On 3 February 2015, Madras High Court ruled in favour of Rajinikanth and restricted Faisal Saif from using the actor's name in his upcoming film. Saif, however, finally agreed to change his film's title.

==First-look poster==
The first-look poster of the film was released in press and media. The Times of India stated, "The first poster succeeds in giving you that comical feeling".

==Soundtrack==

===Track listing===

| No. | Title | Music | Singer(s) | Length |
|---|---|---|---|---|
| 1. | "Kamliyaan (Tribute to the Legends)" | Leena Shah, Basit Faryad | Leena Shah, Basit Faryad | 5:10 |
| 2. | "Yaar Mera" | Shibani Kashyap | Shibani Kashyap | 5:00 |
| 3. | "Saathiya Aaj Mujhe Neend Nahin Aayegi" | Bappi Lahiri | Bappi Lahiri, Shreya Ghoshal, Sharon Prabhakar, Shakti Kapoor | 4:50 |

==Release and reception==
The makers changed the film's title to Main Hoon (Part-Time) Killer and planned to release the film on 24 April. But the film's release was delayed as the Madras high court ordered the Central Board of Film Certification of India to Re-Censor the film as it had direct references to Rajinikanth and his family. The film was later scheduled to be released alongside Anurag Kashyap's Bombay Velvet, but following Bollywood superstar Salman Khan's five-year prison sentence, Faisal Saif pushed the release a further week back, showing support for the star.

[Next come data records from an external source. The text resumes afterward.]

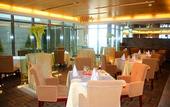 Туры в отель Sunjoy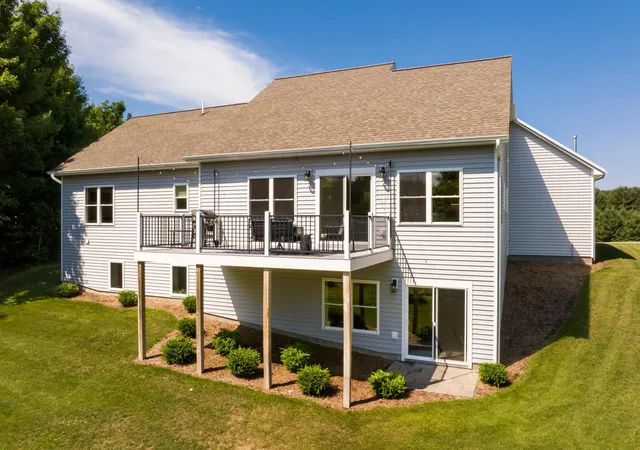 Photo 3 of Single family home for sale at 4609 Westbrook Dr #39, Traverse City, MI 49685 | MLS# 80071171 | Listing updated on 2026-08-22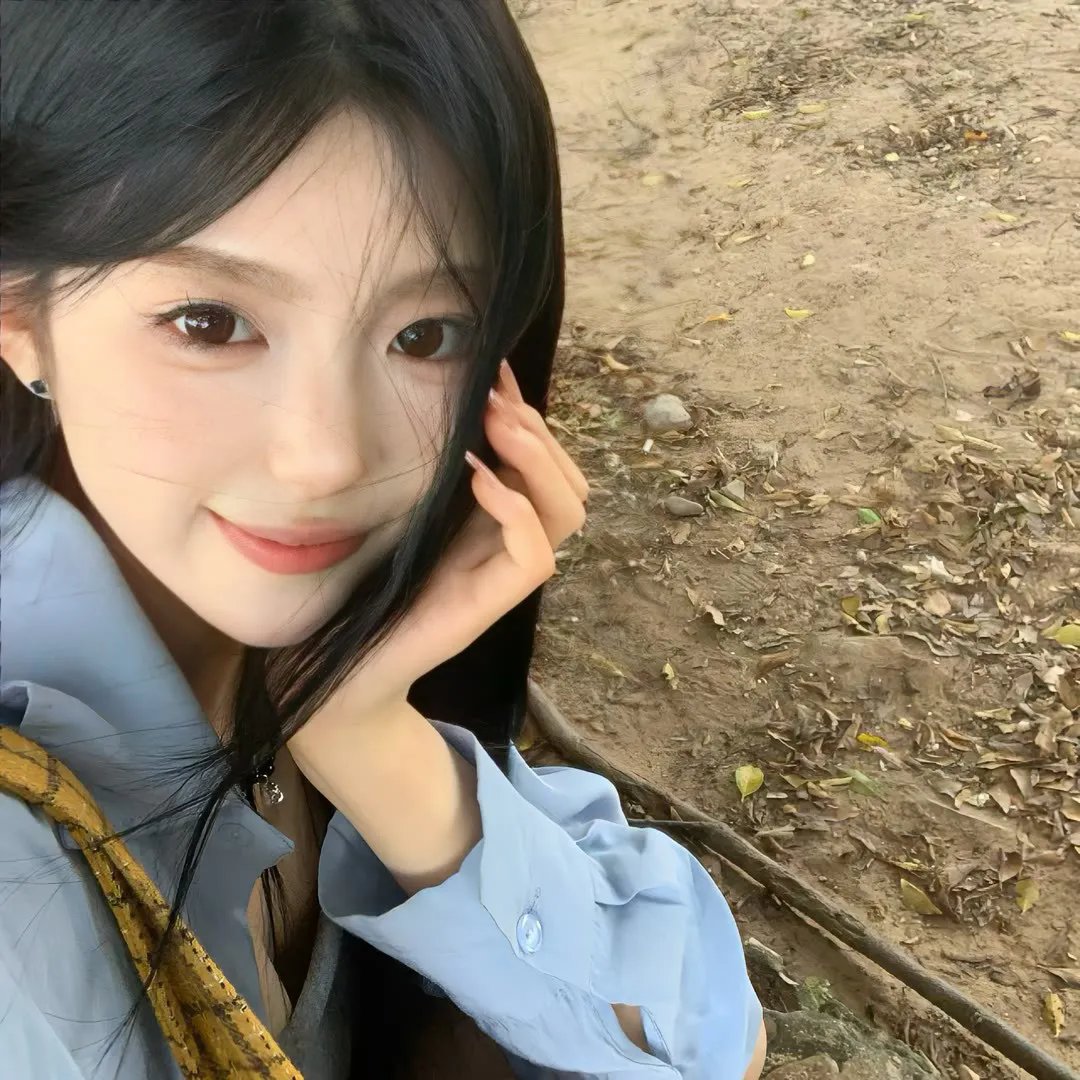 沉默的眼睛 在线观看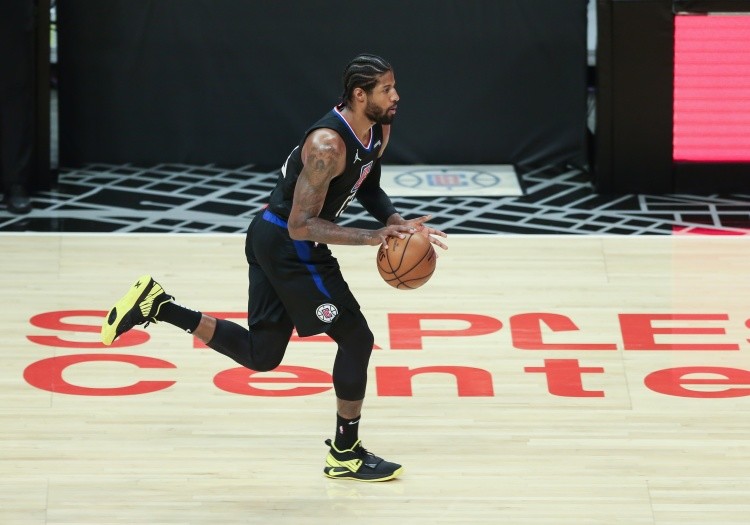  科达双误送赛点，布宜诺斯艾利斯站遗憾摘银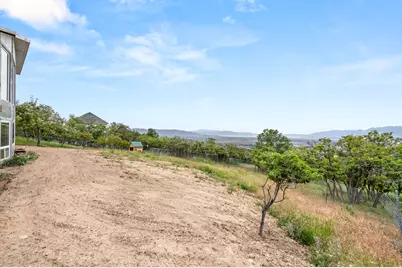 140 E Spring Dr, Woodland Hills, UT 84653 - Photo 49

==Box office and critical reception==
Despite a limited number of 100 screens in North India, the film managed to open 50% collections of the gross capacity across Mumbai, Maharashtra, Delhi and Rajasthan circuits and was positively received by critics such as Box Office Collections giving 3.5 out of 5 Stars and calling it "Main Hoon (Part-Time) Killer is better than Rajinikanth's Lingaa". Praising the director further, it said "Faisal Saif may not be an outstanding technician but he is surely the director who has made a good entertaining package which in the coming times will become a Cult". The Daily Star gave 3.5 out of 5 stars and indicated its cinematography and acting as its strengths.

==Legacy==
- Filmmaker Ram Gopal Varma produced an erotic film titled Savitri which he later renamed as Sridevi for which actress Sridevi sent him a legal notice to change the movie's title. The maker, however refused to change the film's title.
- Another Telugu film, titled A Shyam Gopal Varma Film, was released in January 2015, which was termed as a Spoof film on Ram Gopal Varma. The film had actor Shafi playing the lead role.
- Tamil director N. Lingusamy produced a film Rajini Murugan, using the name of Rajinikanth in the title. He said to the media, "We'd chosen this title around the same time that the Main Hoon Rajinikanth controversy case was on. I called him (Rajinikanth) to explain why we'd used it, and he graciously asked us to go ahead with it,"
- A Comedy T.V Series on Life OK is titled Bahu Hamari Rajni Kant where the lead protagonist is a human robot.